== Segment start ==

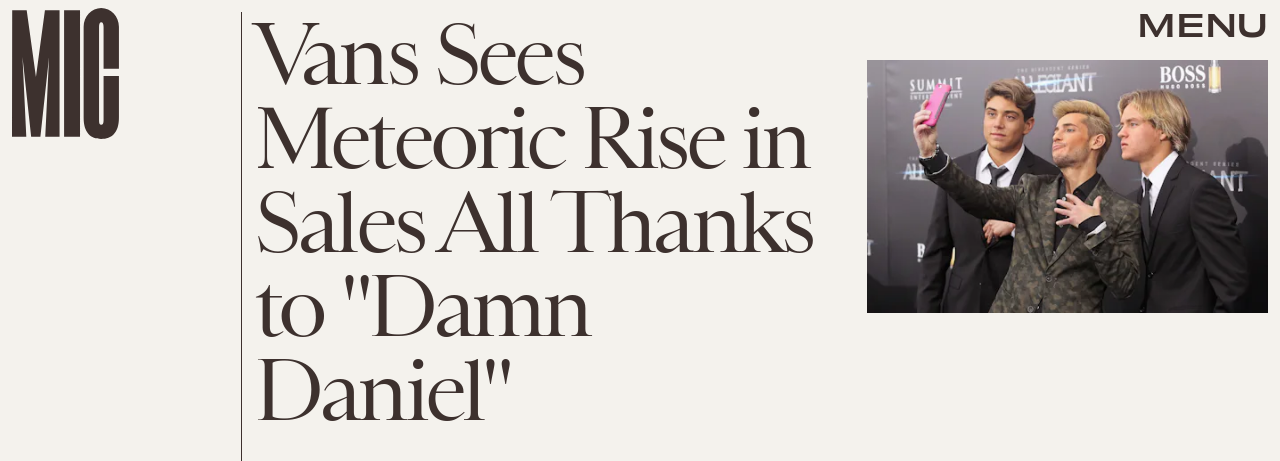

--- FILE ---
content_type: text/html; charset=utf-8
request_url: https://www.google.com/recaptcha/api2/aframe
body_size: 267
content:
<!DOCTYPE HTML><html><head><meta http-equiv="content-type" content="text/html; charset=UTF-8"></head><body><script nonce="k2yPV-41rrKUN6CEBFlYuw">/** Anti-fraud and anti-abuse applications only. See google.com/recaptcha */ try{var clients={'sodar':'https://pagead2.googlesyndication.com/pagead/sodar?'};window.addEventListener("message",function(a){try{if(a.source===window.parent){var b=JSON.parse(a.data);var c=clients[b['id']];if(c){var d=document.createElement('img');d.src=c+b['params']+'&rc='+(localStorage.getItem("rc::a")?sessionStorage.getItem("rc::b"):"");window.document.body.appendChild(d);sessionStorage.setItem("rc::e",parseInt(sessionStorage.getItem("rc::e")||0)+1);localStorage.setItem("rc::h",'1769516292173');}}}catch(b){}});window.parent.postMessage("_grecaptcha_ready", "*");}catch(b){}</script></body></html>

== Segment end ==

Work instruction: Copy all lines from the entries that contain the word "google".

Task result:
request_url: https://www.google.com/recaptcha/api2/aframe
<!DOCTYPE HTML><html><head><meta http-equiv="content-type" content="text/html; charset=UTF-8"></head><body><script nonce="k2yPV-41rrKUN6CEBFlYuw">/** Anti-fraud and anti-abuse applications only. See google.com/recaptcha */ try{var clients={'sodar':'https://pagead2.googlesyndication.com/pagead/sodar?'};window.addEventListener("message",function(a){try{if(a.source===window.parent){var b=JSON.parse(a.data);var c=clients[b['id']];if(c){var d=document.createElement('img');d.src=c+b['params']+'&rc='+(localStorage.getItem("rc::a")?sessionStorage.getItem("rc::b"):"");window.document.body.appendChild(d);sessionStorage.setItem("rc::e",parseInt(sessionStorage.getItem("rc::e")||0)+1);localStorage.setItem("rc::h",'1769516292173');}}}catch(b){}});window.parent.postMessage("_grecaptcha_ready", "*");}catch(b){}</script></body></html>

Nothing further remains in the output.